I love how this leaks out the fact that the DHS is running production databases on operating systems that are months away from end of extended support.

Windows Server has 5 years of mainstream support, 5 years of extended support, and then an extra 3 years paid Extended Security Updates (ESU) support. For 2012 and 2012 R2 that ends in October 2026.

The three years of ESU exists only for organisations like government departments that would rather pay Microsoft millions of dollars for patches than pay a competitive wage and hire competent IT staff that can complete upgrade projects on time.

> The three years of ESU exists only for organisations like government departments that would rather pay Microsoft millions of dollars for patches than pay a competitive wage and hire competent IT staff that can complete upgrade projects on time.

I'm not going to say the wages are fine but the issue is likely not to be the competence of the IT staff, but rather the overbearing IT management processes the U.S. Federal government uses. "Enterprise change management" processes separate from the already-long cybersecurity review processes can add weeks or even months to system updates.

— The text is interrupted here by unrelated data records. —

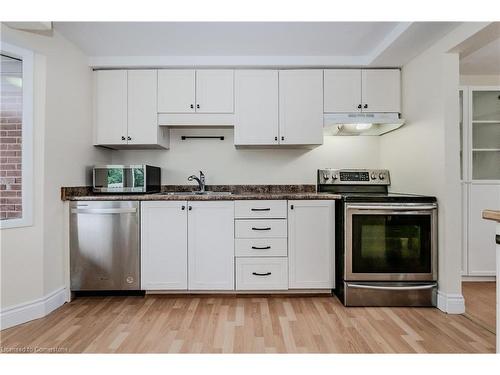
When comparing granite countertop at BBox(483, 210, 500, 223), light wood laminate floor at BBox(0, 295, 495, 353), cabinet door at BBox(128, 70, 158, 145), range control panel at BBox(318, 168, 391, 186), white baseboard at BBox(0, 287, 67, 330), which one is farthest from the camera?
range control panel at BBox(318, 168, 391, 186)

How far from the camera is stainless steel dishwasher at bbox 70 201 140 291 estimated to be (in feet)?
9.08

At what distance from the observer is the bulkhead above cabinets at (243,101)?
3117 millimetres

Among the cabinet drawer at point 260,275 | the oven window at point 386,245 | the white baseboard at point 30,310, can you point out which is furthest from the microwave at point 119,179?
the oven window at point 386,245

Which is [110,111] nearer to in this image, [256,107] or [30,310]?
[256,107]

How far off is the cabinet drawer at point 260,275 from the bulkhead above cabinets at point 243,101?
1148 millimetres

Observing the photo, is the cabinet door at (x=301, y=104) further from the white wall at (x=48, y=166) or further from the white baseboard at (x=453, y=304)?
the white wall at (x=48, y=166)

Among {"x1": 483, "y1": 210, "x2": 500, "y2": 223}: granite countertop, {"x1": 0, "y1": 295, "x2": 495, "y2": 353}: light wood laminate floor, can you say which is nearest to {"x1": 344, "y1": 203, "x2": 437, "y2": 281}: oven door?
{"x1": 0, "y1": 295, "x2": 495, "y2": 353}: light wood laminate floor

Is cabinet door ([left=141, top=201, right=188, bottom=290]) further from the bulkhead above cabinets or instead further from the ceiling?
the ceiling

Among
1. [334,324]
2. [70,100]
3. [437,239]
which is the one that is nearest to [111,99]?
[70,100]

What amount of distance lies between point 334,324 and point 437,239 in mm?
1126

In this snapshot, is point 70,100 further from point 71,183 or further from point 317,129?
point 317,129

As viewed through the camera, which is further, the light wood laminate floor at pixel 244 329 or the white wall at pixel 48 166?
the white wall at pixel 48 166

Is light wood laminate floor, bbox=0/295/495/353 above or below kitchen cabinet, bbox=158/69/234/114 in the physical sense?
below

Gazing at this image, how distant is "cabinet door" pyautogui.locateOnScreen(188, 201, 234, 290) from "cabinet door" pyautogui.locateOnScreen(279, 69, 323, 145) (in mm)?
1008
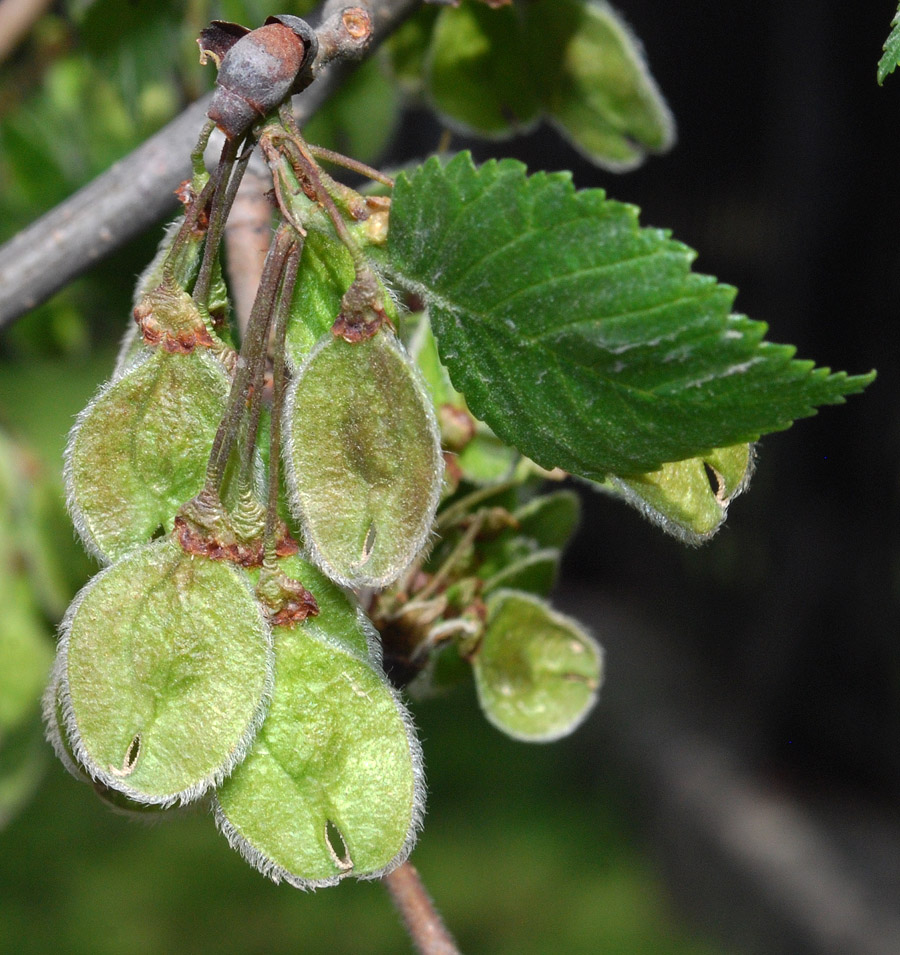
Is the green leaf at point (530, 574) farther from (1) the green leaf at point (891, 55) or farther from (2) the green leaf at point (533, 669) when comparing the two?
(1) the green leaf at point (891, 55)

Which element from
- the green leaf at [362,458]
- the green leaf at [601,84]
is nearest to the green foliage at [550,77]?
the green leaf at [601,84]

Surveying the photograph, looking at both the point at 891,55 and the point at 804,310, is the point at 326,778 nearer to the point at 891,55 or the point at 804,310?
the point at 891,55

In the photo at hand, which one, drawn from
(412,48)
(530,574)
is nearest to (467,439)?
(530,574)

In that kind of construct, you optimize for fewer but larger changes and then it's no surprise to see that there's no time in the project update schedule to update the OS in addition to making all the other long-overdue library / middleware / application changes that also are pending once a change finally can be made.

  • I wonder how foreign governments do it? Better or worse

    • They hire US-based technology companies who fail in the exact same way.

      (rare exception: Gov.uk government digital services; while they're not used for all projects, they are exactly the sort of committed and competent public servants we need more of)

It can be quite politically valuable to kick the can to the next administration.

  • The day-to-day operation of large government bureaucracies is surprisingly immune to elections. The same people stay in the same job for decades, the "churn" only happens at the highest levels, and even those positions tend to outlast changes in the current political party in charge.

That's normal in big bureaucracies. I've worked on systems nobody wanted to breath around because nothing could be fixed.

To be fair, this transpired last year, so they actually had one year and some months before losing extended support.

That said, they should have migrated it years ago.